Notifications You must be signed in to change notification settings

ro-afonso/fake-news-pt-eu

Repository files navigation

video-test

This project was developed to contribute to the fight against fake news, with a stronger focus on the European Portuguese language. If you find this repository useful, please cite it in your work, alongside our paper.

The diagram below depicts the project's pipeline, with the two English and European Portuguese approaches:

Complete Pipeline

European Portuguese Dataset

Based on the conducted search, this is the first publicly available dataset with fake and real news in European Portuguese.

It contains over 60 000 rows with news articles and statements extracted through Web Scraping. The web scrapers were automated by resorting to Beautiful Soup and Selenium.

The dataset is comprised of 4 columns: Text (news title and body merged together), Label (0 for fake, 1 for real), Source, and URL.
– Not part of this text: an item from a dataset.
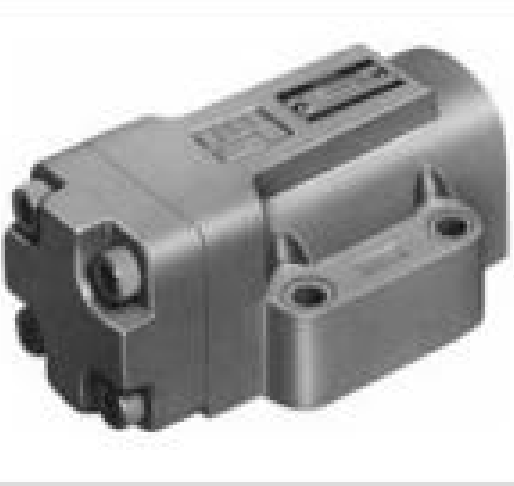 液控單向閥,CPDG-10-E-20-50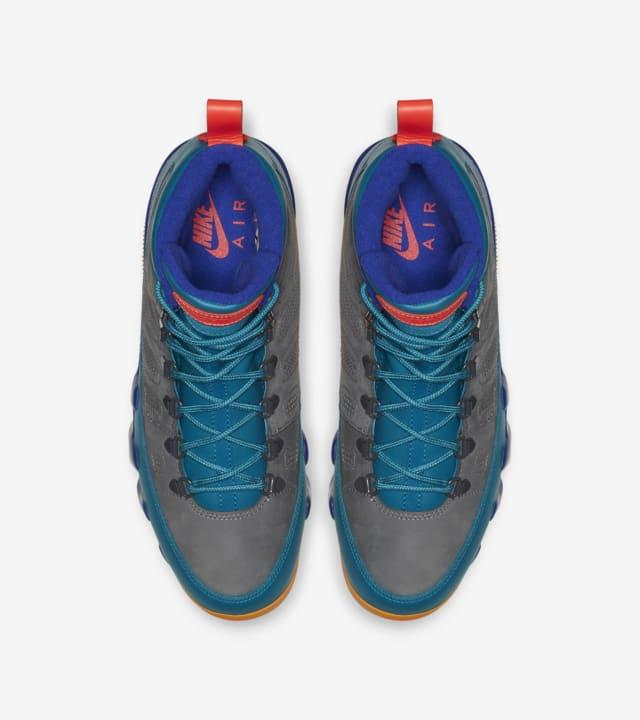 Air Jordan 9 Boot 'Green Abyss \u0026 Dark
The Source column was added because many fake news websites love to promote articles from other fake news websites, which means not all articles present on a given website belong to it.

All the fact-checks also had the source behind the statement being fact-checked, which varied from individuals like politicians or celebrities to social media as a whole.

The Web Scrapers used to gather the data are also available, alongside many Python notebooks with different classification models and techniques.

Best Machine Learning and Deep Learning models

Many models were trained using different packages and technologies, including:

  • Scikit-learn for Machine Learning
  • Tensorflow, Keras, Transformers, and PyTorch for Deep Learning
  • NLTK and Spacy for Natural Language Processing
  • Pandas, Numpy, and Matplotlib for Exploratory Data Analysis

However, the best models for the English and European Portuguese approach were BERT (0.96 F1-score) with tokenized text data and XGBoost (0.957 F1-score) with pre-processed text (lemmatization and stopword removal), Sentiment Analysis, POS tagging and TF-IDF, respectively.

The distilled version of the English BERT model is available here.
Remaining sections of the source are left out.